When we think about São Paulo, the first thing that comes to mind is its size: São Paulo has an area of more than 1.500km² and is almost 9 times bigger than Washington DC. The city’s population is around 12 million people. The agglomeration of São Paulo, or Greater São Paulo, is 20 million people which makes the city the most populous one in Brazil, and the 11th most populous on Earth.
And, of course, all of these people want to move around the city! In São Paulo, we have a fleet of 6 million private cars, which means 1 car per 2 inhabitants, and a total fleet of 8 million vehicles, including the biggest bus system in the world with almost 15,000 buses.
However, space is limited: we have 17,000 kilometers of streets in São Paulo. A good mobility depends on a good distribution of space between different modes of transport.

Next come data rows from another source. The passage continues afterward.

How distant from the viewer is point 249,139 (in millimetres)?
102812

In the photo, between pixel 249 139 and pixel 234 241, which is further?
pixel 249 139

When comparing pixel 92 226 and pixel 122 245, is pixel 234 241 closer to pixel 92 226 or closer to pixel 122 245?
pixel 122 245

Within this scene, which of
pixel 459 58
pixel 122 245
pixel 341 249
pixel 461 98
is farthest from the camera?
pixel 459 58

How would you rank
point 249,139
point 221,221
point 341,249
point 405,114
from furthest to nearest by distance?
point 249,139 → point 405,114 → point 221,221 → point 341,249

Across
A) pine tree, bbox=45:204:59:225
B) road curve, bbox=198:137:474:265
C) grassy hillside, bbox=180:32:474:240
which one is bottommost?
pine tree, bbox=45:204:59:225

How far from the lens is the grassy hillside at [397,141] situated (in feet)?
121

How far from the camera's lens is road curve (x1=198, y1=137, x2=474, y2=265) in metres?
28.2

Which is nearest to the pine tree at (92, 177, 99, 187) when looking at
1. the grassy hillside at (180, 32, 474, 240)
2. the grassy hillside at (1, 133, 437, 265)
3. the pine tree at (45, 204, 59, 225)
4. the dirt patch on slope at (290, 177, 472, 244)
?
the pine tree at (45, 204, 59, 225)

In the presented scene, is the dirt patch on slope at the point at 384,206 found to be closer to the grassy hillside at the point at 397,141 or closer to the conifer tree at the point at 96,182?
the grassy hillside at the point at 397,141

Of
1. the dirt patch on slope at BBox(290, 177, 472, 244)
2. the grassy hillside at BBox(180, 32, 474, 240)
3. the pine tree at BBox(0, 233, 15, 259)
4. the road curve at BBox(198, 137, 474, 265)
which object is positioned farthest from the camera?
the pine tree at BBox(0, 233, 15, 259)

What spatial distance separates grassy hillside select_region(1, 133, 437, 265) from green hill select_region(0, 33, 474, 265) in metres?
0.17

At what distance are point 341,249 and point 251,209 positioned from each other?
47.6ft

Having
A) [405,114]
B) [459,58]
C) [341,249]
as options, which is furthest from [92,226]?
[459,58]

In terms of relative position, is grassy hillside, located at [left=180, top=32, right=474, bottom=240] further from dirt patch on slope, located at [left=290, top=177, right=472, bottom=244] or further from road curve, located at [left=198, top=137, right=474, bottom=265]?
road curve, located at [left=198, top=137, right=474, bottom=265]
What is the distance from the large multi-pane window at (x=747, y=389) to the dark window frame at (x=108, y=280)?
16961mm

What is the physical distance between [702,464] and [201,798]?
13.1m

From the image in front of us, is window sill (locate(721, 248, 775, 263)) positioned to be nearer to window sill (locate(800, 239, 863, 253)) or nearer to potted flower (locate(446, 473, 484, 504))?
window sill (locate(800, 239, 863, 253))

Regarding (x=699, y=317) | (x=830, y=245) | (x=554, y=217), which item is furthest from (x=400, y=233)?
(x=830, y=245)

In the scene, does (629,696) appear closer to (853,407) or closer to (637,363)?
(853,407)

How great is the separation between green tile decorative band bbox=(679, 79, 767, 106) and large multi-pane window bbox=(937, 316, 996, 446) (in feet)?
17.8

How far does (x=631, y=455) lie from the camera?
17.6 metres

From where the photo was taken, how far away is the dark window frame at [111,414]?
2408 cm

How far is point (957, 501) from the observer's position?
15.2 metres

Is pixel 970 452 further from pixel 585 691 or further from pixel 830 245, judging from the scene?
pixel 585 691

According to the 2007 São Paulo Metro Origin / Destination survey, one third of trips in São Paulo are made by public transport, one third are made by walking, and one third of trips are made with private cars. And yet, almost 70% of the available street space is dedicated to private cars.
Like all American cities, most of those who designed and built our streets during the last century were traffic engineers. The majority of them watched the city behind the wheel and saw the street as a problem to solve in order to facilitate the fluidity of car traffic. The result of this thought materialized in the formation of traffic jams, hostile streets to pedestrians and bikes: streets that are dreary and not sustainable at all.
However, the global mindset has changed. Today, humans are at the heart of all concerns related to urban design and mobility to make cities more welcoming, pleasant and, above all, safer to all road users.
Brazil has an average of 23 deaths per 100 thousand inhabitants due to road accidents. The state of São Paulo has 18 deaths. The City of São Paulo used to have 12 deaths per 100 thousand inhabitants back in 2011. Due to constant efforts, the city has reached a very good position in the region. São Paulo City Hall understands the importance of having a safe mobility system, and we are entirely committed to the road safety cause.
Back in São Paulo with my team, we created a Special Road Safety Committee which meets every 15 days with the most important road safety players and authorities. Together, we create and implement safe transportation policies.
The program M’Boi Segura (Safe M’Boi) was born from this Committee. Estrada do M’Boi Mirim used to be the most dangerous road in São Paulo, with 22 deaths in 2016. In July 2017, we decided to establish a program to reduce the number and the severity of accidents. Some of our actions included reinforcing supervision, using cameras to monitor the path, improving road signs, and carrying out a heavy awareness-raising campaign. This program was a great success and we ended 2017 with a considerably lower number of accidents, that is two fatal accidents since the program’s implementation in July 2017. Of course, two is too much and we are still not satisfied. As long as we have people dying on our streets, we won’t stop pursuing a more harmonious and human transportation system.
Public administration is complicated and not very agile, but it is always necessary to think outside the box, seek new ways to achieve goals and focus on teamwork. Designing the city of the future requires a lot of effort and labor in the present time. However, the public sector must never lose sight of the human factor and must make the whole transportation system safer for all citizens, especially those who are most vulnerable.
Sérgio Avelleda, Secretary of Mobility & Transportation, City of São Paulo, Brazil
Sérgio Avelleda has been the Secretary for the Department for Mobility and Transportation, City of São Paulo since January 2017. From 2002 to 2008, Mr. Avelleda acted as Legal Affairs Manager and Corporate Affairs Director of Metrô, Companhia do Metropolitano de São Paulo – the São Paulo metropolitan area subway company, which is linked to the São Paulo State Department for Metropolitan Transportation. Mr. Avelleda was also the Chairman of the Latin-American Association of Subways and Underground Railways – ALAMYS from 2011 to 2012.